───── Page ─────

In part 1, Mbugua argues from the BIble how the prosperity gospel presents a fundamentally small God.

What do you long for the most? The answer to this question will help you identify your god. Preachers of the prosperity gospel call people to turn to Jesus. But the motivation they give people is health, wealth, husbands, wives, jobs, promotions etc. In this version of the gospel, Jesus is not what is truly desired, pursued, and treasured. Jesus is the means to the things that the individual truly wants, he is merely the way to receive the material things that our worldly hearts hunger for. And what your heart wants more than God has become your god.

Scripture is clear that the goal of our salvation is God. Knowing him, being united to him and being reconciled with him are the purposes to which scripture points us. “For Christ also suffered once for sins, the righteous for the unrighteous, that he might bring us to God” (1 Pet. 3:18). Take note of the word that in this verse; it helps us understand why Christ suffered and died. He suffered and died in order that he might bring us to God.

Jesus Christ himself perfectly summed up the heart and purpose of our salvation in his prayer to the Father: “this is eternal life, that they know you the only true God, and Jesus Christ whom you have sent” (John 17:3). When Paul taught the Colossians about the glory of God’s work in us, he centred on our union with Christ. “To them God chose to make known how great among the Gentiles are the riches of the glory of this mystery, which is Christ in you, the hope of glory” (Col. 1:27).

The gospel is about an infinitely great God who offers us the best gift imaginable: himself. That is the incredible beauty of the gospel – sinners can know God and enjoy him forever. The people of God through the ages have understood that there is nothing better, they have confessed with Paul in Phil 3:7 that indeed all things are dung compared to the knowledge of Christ. But the prosperity gospel reduces God to a sugar daddy by treating material benefits as the purpose of the gospel. Fleeting benefits are not what Jesus died to win for us.

───── Provided material ─────

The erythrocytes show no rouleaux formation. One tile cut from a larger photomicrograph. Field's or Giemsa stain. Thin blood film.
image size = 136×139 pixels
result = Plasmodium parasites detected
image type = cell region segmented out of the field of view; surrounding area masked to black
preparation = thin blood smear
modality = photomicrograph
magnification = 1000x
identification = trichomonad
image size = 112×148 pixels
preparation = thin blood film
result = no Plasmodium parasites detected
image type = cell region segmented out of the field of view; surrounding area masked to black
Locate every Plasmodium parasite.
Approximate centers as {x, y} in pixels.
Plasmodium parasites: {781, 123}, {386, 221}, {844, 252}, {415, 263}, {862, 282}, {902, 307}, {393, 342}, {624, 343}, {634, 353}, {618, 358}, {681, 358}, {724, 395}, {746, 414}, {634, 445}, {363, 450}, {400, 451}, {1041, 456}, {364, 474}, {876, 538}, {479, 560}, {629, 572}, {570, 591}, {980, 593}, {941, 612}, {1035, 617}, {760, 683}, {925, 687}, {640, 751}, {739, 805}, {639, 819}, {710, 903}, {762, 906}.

─────

▶ [Set problem 1] Write out the part of the prosperity gospel essay from "Scripture is clear" up to and including "bring us to God.".
▶ [Set problem 2] Pick up the essay on the prosperity gospel after its last sentence and keep writing it.
The entries above have nothing to do with the essay on the prosperity gospel.

▶ [Response 1]
Scripture is clear that the goal of our salvation is God. Knowing him, being united to him and being reconciled with him are the purposes to which scripture points us. “For Christ also suffered once for sins, the righteous for the unrighteous, that he might bring us to God” (1 Pet. 3:18). Take note of the word that in this verse; it helps us understand why Christ suffered and died. He suffered and died in order that he might bring us to God.

▶ [Response 2]
Jesus died in order to bring us back to God. The heart of the salvation he bought for us is that we are enabled to know God in a deep and personal way. Can you see why a message that exchanges God in these statements with wealth, health and prosperity is offering us a little God who is no God at all? These things are not the glory of the gospel, they are not the purpose for which Christ died and they are inferior gifts compared to fellowship with Almighty God. These are the very things the world pursues; they are false gods. To preach that temporary and material blessings are the purpose of our salvation turns Christianity into idolatry and trades in the glory of God for a cheap substitute.

Ken Mbugua is senior pastor of Emmanuel Baptist Church, Nairobi, Kenya. He is married to Arlette and they have a little girl. He was trained in Zambia, has done short term mission in South Sudan and undertook an internship at Capitol Hill Baptist Church, Washington DC, USA. Ken is passionate about the true biblical gospel and the growth of healthy reformed churches of different traditions which guard this precious gospel.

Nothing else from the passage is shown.